3. The tribute to the pioneers and the memory of American pioneers in faraway states as, here, in Florida? Tribute. memory? The historical setting - the Civil War and its aftermath? The swamplands, the farms , the small communities growing up? The preserving and handing on of the American tradition, especially within the family?
4. The presentation of Florida in the 19th. century, isolation, beauty, hard work, the capacity of the peoples for survival, the family unit, neighbours, harmony and clashes? How well did the film immerse the audience in this world and its values?
5. The Baxter family? The introduction and the voice-over commentary by Pa? Their simple life, the swamplands, their home.. the vegetable gardens? The animals? Pa and his hard work? Jody and his love of the animals? The encounter with the bear? The story to the neighbours and the clashes? Pa and the snake bite and Jody's helping him? Pa and the hard work and the back injury? Gregory Peck's style as Pa? His wisdom, love and affection for his son, the rapport with his son? A sympathetic and engaging presentation of an American father?
6. The contrast with Ma - her tight manner, severity of appearance and word, the deaths of her children, her hard life and attitudes towards it? Her inability to show affection to Pa or to Jody? Her reaction to the fawn? Her severity and wanting it out of the house? Her reaction to its destruction of the crops? Her visit to town and her surprise that people remembered her? Jody's running away and her breaking, her telling the story to make them laugh - and its seeming lack of humour? Jody's return and the reconciliation, her ability to express her feelings? Jane Wyman's sensitive performance in a difficult role for audience sympathy? How well did she communicate this kind of tormented ordinary mother?
7. The presentation of the neighbours, their work, life, the clashes? Jody's friendship with Fodderwing? Their talks together, Fodderwing and the name for the fawn? His death and Jody's grief? The burial and the words said about him - indicating the religious feeling, hopes and values of the community?
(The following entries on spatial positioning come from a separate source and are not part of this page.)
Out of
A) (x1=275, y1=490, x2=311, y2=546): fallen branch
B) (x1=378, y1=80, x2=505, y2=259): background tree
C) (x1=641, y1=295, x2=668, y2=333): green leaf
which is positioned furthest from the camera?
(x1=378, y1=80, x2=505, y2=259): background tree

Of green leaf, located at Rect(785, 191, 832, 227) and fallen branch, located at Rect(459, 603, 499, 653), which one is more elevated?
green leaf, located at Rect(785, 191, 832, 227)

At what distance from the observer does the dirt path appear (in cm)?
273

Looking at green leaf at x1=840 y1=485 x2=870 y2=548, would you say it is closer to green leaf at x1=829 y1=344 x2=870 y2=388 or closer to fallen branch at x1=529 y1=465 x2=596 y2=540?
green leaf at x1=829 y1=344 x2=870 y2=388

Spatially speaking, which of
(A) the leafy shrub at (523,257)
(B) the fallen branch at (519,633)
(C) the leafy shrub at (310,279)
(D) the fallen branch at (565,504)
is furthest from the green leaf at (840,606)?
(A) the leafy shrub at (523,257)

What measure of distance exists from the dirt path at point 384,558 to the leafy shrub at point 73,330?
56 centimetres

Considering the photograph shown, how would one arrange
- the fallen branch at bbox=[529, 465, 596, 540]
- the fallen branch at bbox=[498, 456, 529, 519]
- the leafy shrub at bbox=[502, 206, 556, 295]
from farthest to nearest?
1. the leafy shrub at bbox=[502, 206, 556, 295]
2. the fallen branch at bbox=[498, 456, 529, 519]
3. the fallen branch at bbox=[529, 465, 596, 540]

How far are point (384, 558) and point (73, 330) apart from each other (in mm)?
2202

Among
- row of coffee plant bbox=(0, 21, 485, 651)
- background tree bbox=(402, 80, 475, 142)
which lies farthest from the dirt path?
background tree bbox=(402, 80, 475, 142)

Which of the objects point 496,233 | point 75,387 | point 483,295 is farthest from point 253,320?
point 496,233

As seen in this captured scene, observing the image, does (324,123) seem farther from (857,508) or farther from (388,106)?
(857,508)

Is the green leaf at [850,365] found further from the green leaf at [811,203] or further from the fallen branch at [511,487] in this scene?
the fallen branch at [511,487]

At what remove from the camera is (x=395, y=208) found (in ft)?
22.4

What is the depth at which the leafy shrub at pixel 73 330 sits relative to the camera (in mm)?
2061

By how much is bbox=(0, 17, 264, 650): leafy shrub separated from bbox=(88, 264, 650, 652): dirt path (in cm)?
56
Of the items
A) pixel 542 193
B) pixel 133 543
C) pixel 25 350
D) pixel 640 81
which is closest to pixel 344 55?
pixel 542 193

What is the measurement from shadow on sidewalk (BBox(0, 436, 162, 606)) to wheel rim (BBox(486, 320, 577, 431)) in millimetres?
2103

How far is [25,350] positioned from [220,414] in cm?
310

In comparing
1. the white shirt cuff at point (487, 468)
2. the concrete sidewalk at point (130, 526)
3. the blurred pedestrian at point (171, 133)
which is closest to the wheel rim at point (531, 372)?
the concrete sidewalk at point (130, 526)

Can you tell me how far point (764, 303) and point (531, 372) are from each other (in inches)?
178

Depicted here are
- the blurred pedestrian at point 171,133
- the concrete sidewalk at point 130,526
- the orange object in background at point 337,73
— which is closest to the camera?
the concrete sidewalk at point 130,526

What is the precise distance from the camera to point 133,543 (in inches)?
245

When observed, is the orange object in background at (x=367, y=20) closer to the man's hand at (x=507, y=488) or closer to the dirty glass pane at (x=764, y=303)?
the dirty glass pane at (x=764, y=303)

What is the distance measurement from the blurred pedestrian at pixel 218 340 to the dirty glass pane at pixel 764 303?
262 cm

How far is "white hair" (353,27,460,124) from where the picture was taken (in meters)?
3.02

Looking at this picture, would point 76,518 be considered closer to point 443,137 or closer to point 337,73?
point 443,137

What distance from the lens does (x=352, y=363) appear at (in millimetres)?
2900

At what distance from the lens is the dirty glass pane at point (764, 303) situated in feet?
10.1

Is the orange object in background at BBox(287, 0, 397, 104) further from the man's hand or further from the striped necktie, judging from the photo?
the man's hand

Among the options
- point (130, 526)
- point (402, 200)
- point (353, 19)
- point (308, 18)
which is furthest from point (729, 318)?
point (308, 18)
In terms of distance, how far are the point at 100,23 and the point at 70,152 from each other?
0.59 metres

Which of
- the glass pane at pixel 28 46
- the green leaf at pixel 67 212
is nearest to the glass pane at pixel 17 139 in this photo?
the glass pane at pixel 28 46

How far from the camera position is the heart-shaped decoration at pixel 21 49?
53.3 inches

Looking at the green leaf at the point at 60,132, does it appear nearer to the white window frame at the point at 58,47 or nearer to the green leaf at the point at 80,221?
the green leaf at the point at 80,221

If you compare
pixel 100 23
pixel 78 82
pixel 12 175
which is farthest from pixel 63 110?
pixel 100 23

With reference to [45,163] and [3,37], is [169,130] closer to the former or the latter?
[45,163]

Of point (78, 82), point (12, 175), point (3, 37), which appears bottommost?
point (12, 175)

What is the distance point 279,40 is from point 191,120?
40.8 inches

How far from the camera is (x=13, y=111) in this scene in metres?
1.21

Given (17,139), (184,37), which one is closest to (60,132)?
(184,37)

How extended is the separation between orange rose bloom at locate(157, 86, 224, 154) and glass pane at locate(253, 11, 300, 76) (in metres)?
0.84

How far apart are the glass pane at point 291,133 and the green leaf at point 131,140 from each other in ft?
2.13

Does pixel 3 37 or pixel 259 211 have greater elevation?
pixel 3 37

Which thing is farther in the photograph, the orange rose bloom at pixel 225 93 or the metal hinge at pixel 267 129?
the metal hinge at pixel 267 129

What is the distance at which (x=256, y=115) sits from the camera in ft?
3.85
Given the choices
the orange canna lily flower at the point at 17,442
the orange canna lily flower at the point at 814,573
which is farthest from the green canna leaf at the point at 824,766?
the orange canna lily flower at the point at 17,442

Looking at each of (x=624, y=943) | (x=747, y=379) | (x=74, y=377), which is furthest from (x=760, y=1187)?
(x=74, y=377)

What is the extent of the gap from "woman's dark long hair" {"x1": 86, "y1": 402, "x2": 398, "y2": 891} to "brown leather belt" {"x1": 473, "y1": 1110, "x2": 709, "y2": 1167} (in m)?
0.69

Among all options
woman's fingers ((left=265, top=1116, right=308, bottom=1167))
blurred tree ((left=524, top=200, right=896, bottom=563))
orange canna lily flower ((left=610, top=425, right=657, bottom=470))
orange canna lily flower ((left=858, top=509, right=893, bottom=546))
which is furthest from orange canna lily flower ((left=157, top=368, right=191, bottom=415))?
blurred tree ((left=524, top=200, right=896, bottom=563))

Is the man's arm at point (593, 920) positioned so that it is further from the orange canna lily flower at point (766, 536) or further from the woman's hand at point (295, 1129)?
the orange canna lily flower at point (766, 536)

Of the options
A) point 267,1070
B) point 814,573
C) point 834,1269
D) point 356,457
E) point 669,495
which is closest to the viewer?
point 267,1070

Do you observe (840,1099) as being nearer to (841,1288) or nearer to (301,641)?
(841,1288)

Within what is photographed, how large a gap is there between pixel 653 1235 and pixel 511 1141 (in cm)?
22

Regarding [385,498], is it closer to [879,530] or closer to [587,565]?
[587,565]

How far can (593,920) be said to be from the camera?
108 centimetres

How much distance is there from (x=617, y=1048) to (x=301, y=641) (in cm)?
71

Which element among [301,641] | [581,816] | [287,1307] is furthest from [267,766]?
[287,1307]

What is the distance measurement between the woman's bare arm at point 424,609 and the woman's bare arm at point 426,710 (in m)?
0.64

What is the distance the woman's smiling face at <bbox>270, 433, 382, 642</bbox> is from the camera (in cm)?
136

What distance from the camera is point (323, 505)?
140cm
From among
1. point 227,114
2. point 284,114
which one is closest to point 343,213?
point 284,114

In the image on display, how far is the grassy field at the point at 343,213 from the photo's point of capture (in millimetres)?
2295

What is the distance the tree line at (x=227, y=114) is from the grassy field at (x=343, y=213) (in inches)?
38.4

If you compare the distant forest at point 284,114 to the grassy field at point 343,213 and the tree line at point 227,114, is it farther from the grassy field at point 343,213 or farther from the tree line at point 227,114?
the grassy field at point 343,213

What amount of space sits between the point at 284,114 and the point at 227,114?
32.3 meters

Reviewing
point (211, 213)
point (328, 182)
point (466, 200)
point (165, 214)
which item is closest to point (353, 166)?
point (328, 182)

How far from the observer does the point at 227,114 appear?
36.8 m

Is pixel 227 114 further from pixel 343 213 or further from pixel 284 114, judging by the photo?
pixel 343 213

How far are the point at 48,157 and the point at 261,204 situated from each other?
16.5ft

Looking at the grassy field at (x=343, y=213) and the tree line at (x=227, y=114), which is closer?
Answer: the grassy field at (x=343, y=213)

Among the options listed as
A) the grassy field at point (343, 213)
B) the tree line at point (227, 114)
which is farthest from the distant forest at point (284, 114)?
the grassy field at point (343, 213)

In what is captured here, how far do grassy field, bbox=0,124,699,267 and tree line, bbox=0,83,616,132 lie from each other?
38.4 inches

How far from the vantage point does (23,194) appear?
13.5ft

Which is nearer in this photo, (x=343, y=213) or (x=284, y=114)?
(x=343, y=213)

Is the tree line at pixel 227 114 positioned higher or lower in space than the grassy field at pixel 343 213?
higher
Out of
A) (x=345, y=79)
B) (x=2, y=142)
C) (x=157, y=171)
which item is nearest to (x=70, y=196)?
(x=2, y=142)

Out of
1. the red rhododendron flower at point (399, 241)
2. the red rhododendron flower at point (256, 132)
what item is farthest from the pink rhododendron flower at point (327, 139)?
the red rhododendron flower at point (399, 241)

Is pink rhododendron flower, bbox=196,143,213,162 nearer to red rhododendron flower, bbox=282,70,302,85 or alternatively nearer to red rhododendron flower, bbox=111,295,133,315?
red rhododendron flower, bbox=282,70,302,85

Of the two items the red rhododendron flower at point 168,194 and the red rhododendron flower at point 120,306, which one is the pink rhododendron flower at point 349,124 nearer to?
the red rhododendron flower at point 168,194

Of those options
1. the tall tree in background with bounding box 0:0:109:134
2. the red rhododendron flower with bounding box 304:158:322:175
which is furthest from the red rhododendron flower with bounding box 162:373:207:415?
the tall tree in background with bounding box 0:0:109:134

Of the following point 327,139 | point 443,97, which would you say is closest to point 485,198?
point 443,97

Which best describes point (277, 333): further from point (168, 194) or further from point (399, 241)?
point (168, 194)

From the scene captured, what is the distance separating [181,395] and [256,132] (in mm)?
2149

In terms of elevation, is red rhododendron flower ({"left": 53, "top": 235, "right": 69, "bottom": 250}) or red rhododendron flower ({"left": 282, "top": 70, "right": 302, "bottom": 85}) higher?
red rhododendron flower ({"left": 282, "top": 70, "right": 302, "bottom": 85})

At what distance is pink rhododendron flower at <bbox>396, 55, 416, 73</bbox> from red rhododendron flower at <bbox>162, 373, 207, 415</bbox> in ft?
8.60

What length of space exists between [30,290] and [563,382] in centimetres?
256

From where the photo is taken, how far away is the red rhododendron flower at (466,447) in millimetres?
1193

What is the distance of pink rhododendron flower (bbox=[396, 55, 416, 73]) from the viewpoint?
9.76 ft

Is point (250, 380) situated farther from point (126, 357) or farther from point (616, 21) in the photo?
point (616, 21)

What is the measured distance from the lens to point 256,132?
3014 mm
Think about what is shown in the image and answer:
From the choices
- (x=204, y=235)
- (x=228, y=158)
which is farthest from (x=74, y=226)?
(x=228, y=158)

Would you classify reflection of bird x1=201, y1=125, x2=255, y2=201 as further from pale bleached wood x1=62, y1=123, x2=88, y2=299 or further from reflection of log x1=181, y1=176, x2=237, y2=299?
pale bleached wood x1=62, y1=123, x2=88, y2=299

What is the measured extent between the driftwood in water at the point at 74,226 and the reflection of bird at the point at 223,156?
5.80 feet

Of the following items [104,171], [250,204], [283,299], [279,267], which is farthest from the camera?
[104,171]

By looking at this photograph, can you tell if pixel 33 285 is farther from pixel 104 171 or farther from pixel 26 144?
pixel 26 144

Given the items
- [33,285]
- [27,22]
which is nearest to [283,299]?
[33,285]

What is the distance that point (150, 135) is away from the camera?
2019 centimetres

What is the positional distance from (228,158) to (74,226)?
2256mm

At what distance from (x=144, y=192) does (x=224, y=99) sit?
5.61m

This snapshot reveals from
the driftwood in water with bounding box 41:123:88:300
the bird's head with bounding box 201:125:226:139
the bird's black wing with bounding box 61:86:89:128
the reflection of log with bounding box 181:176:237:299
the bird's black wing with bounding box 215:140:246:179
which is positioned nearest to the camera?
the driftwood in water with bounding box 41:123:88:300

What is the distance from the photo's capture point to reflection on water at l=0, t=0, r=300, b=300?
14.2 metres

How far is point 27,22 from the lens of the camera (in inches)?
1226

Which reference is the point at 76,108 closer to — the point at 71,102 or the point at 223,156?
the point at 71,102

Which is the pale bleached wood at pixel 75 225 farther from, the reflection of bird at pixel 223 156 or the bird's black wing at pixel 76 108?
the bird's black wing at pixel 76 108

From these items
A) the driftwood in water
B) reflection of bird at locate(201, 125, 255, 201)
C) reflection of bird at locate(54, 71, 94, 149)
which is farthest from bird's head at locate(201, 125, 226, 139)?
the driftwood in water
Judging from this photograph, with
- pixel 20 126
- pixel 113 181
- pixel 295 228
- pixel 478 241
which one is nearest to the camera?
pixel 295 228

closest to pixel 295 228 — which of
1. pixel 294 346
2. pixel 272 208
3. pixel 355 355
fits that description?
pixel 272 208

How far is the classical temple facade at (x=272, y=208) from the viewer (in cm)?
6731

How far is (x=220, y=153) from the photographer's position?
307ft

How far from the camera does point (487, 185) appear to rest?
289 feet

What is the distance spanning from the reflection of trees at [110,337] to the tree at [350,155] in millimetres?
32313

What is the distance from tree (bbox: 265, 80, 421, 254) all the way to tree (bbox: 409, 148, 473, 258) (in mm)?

8. The film's focus on Jody - an attractive young boy, the deaths of his brothers and sisters and their place in the cemetery, his love for his parents, sharing their way of life, hard work, his joy in nature and the animals, his need for companionship, the importance of the encounter with the fawn, his care for it after rescuing it? His relationship with his father and the tenderness and strength of love? His love for his mother and yet her lack of response? His grief at Fodderwing's death and burial? His growing up? The fawn developing over the year, growing bigger, the destruction of the crops and Jody's not wanting to blame the fawn? His working harder, building the fence? Ma helping with the fence in Pa's absence and injury? The final crisis and his unwilling~ ness to shoot the deer? Ma and her shooting and his resentment? The running away, the hunger, the riverboat, his return and reconciliation?
9. How important was his growing up - the role of his father in explaining things to him, sympathy, strength of judgment and decisiveness? ma and her reconciliation and warmth at the end?
10. Audience response to the young fawn, Jodie's caring for it, its place in the house, getting a name from Fodderwing, the visual presentation of the fawn and its growth? Audience response to its destruction of the crops, the need for destroying it?
11. The world of nature, beauty, growth and seasons? The long sequence of the rain, the fine weather and the sowing again of crops etc?
12. How well did the film blend sentiment, poignancy, wisdom and experience?